DATASET EXTRACT:
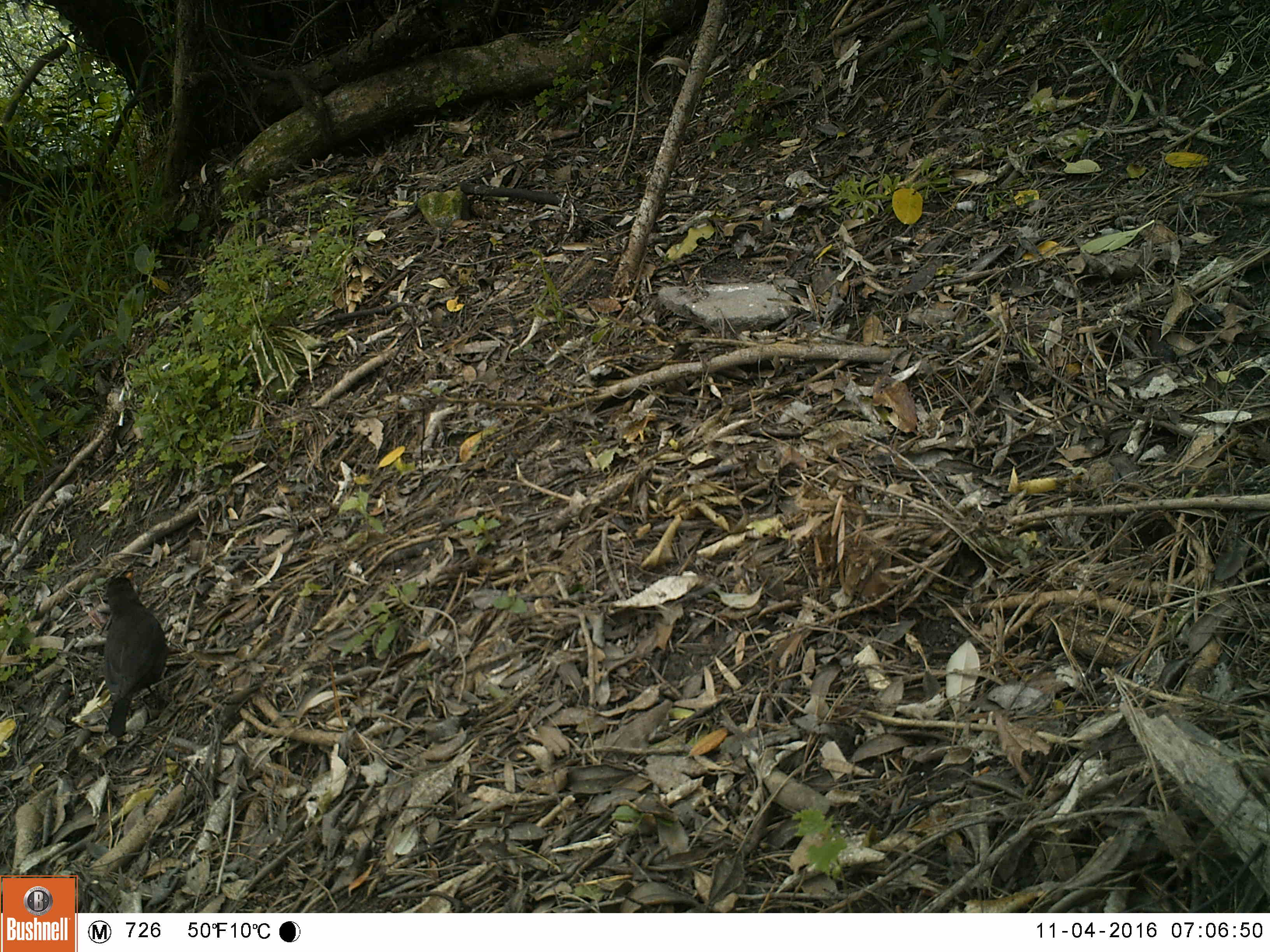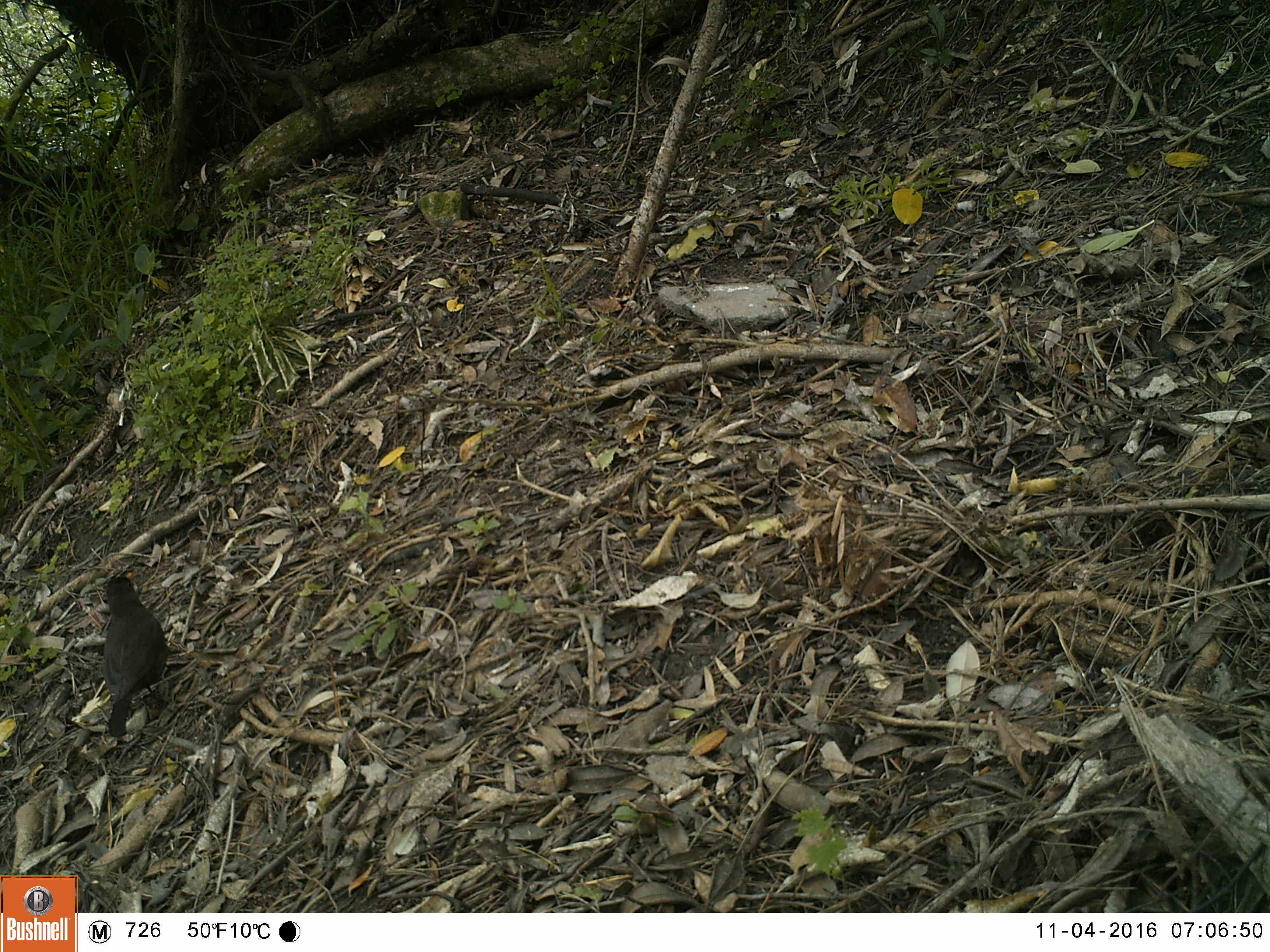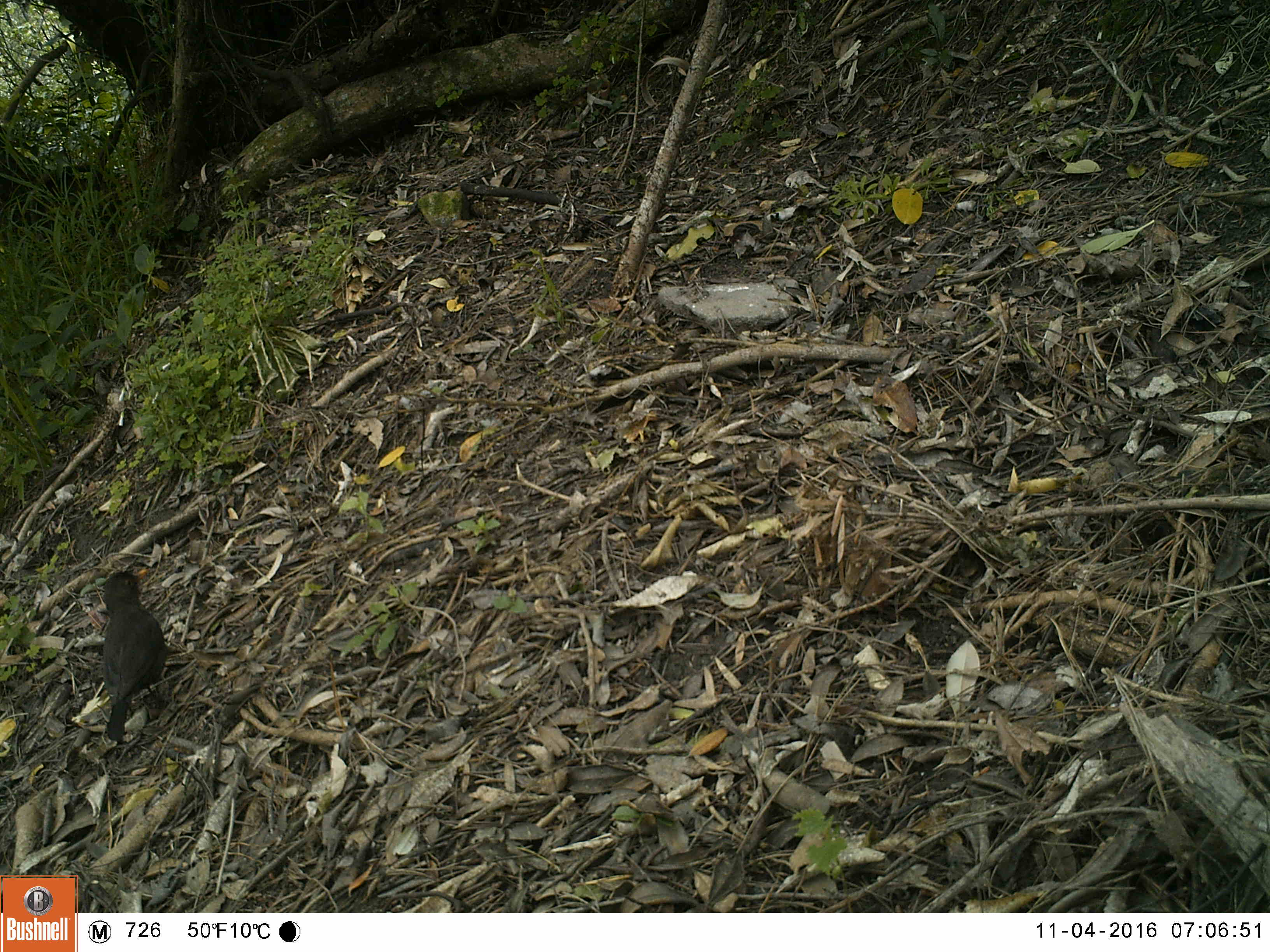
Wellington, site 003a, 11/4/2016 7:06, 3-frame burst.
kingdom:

---

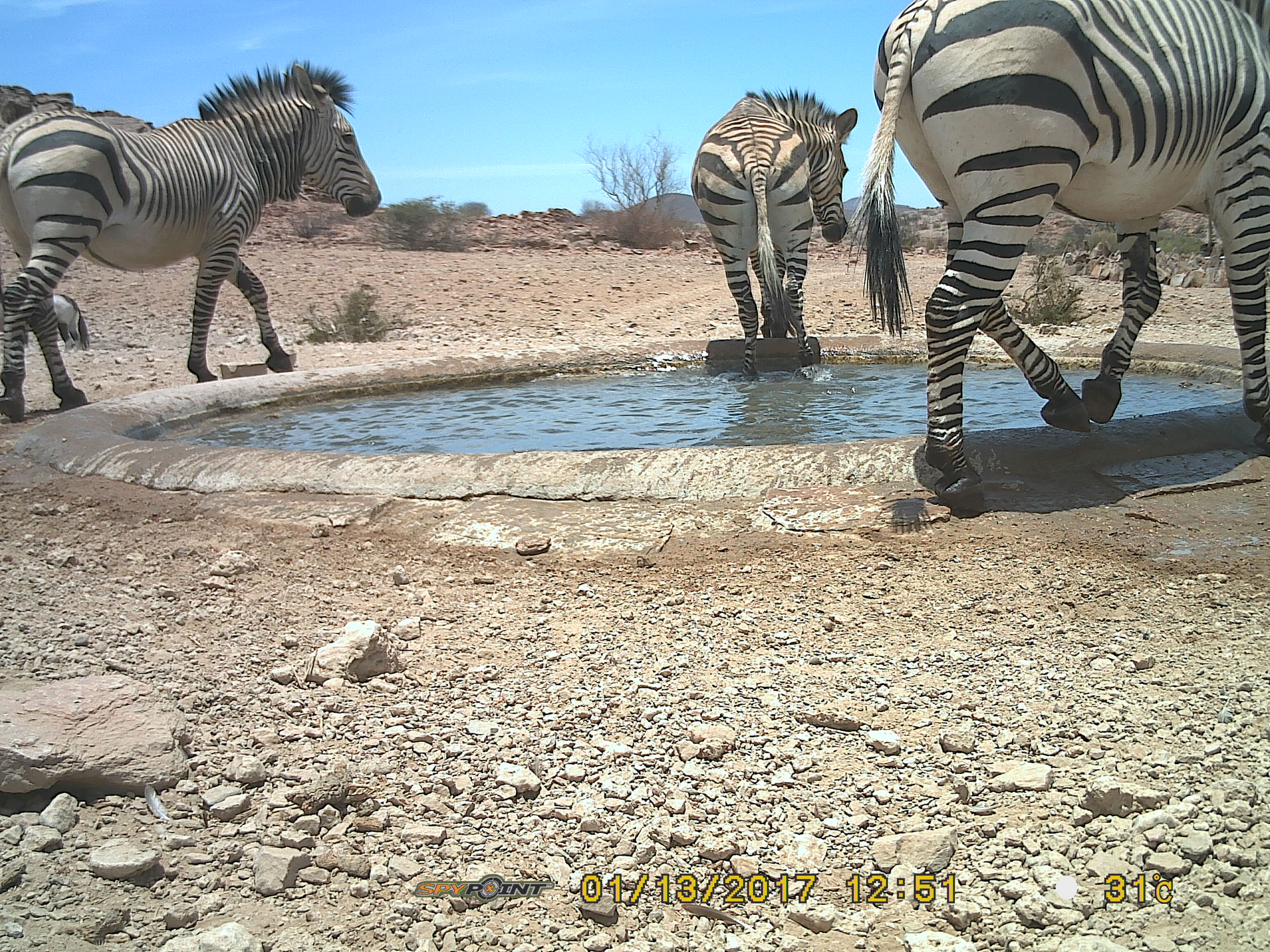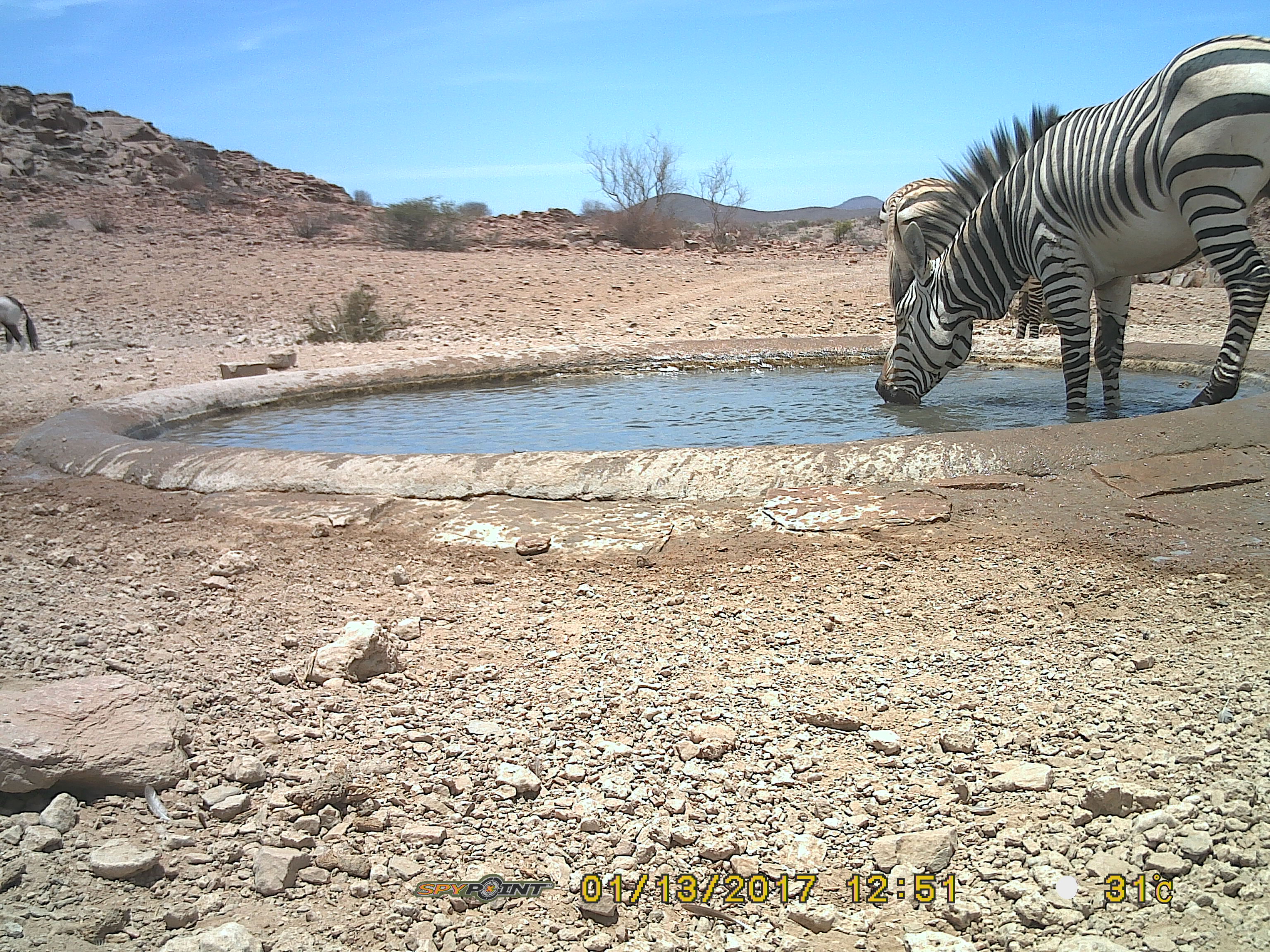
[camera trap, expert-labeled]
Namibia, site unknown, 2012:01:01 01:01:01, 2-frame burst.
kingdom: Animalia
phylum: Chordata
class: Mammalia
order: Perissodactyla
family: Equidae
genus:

...

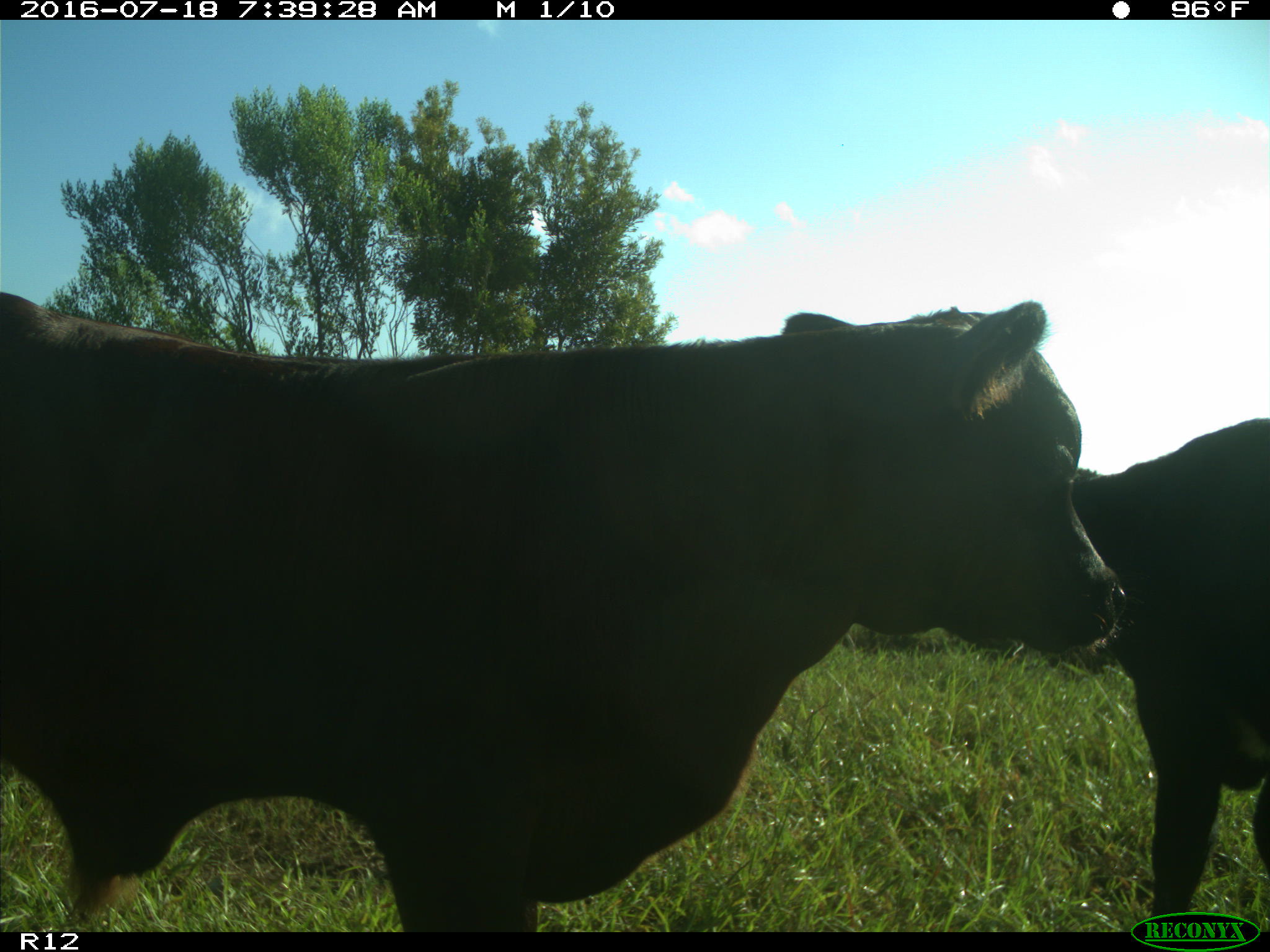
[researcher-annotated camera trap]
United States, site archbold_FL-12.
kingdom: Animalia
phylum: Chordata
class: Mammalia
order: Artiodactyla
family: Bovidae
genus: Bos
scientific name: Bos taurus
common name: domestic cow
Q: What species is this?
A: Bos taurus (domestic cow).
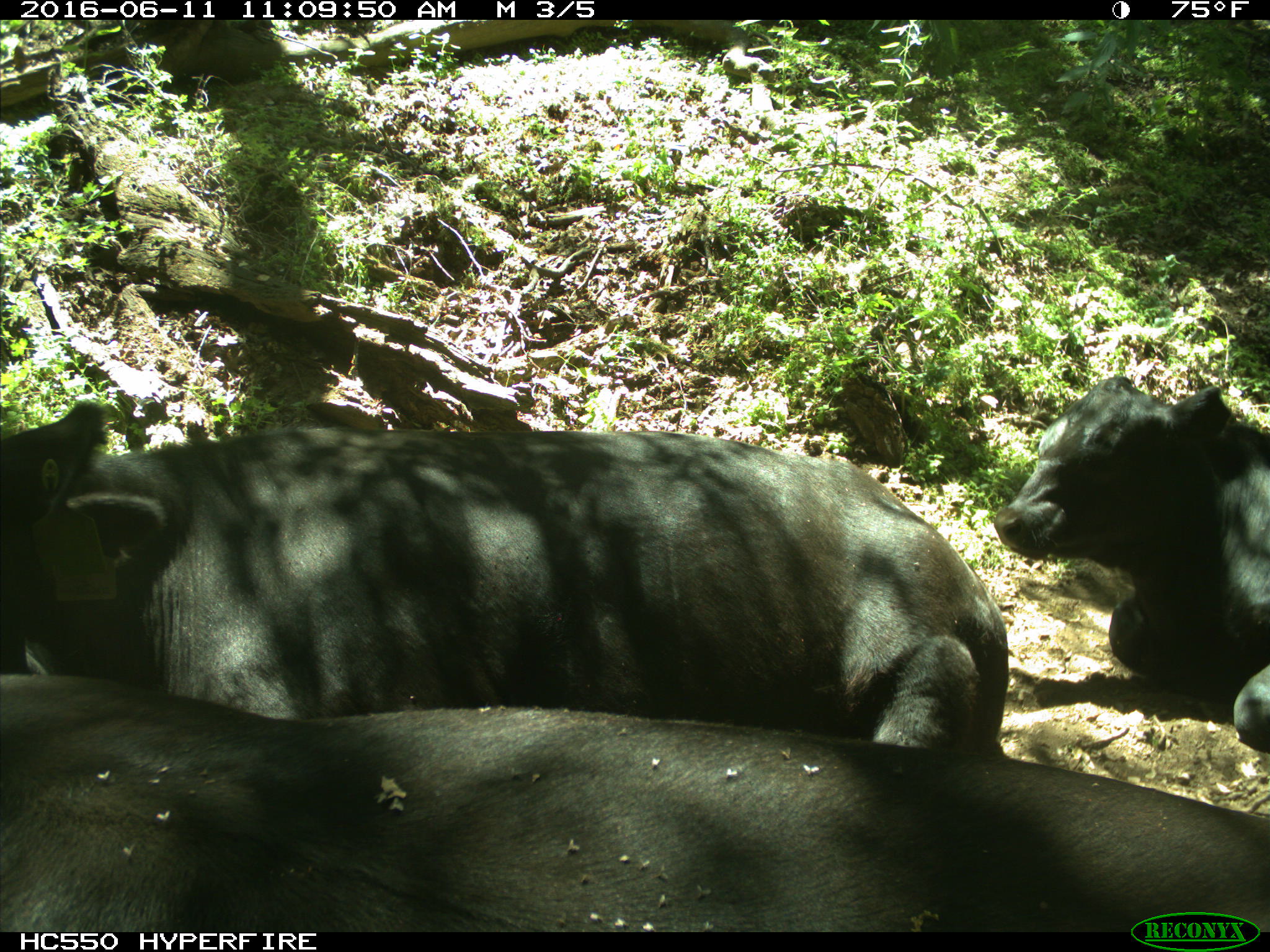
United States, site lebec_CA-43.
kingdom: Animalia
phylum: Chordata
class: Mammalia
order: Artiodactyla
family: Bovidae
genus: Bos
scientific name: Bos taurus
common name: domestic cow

WHAT YOU WILL DO: What lines in the material above hold the string "frame"? List them.

TASK RESULT:
Wellington, site 003a, 11/4/2016 7:06, 3-frame burst.
Namibia, site unknown, 2012:01:01 01:01:01, 2-frame burst.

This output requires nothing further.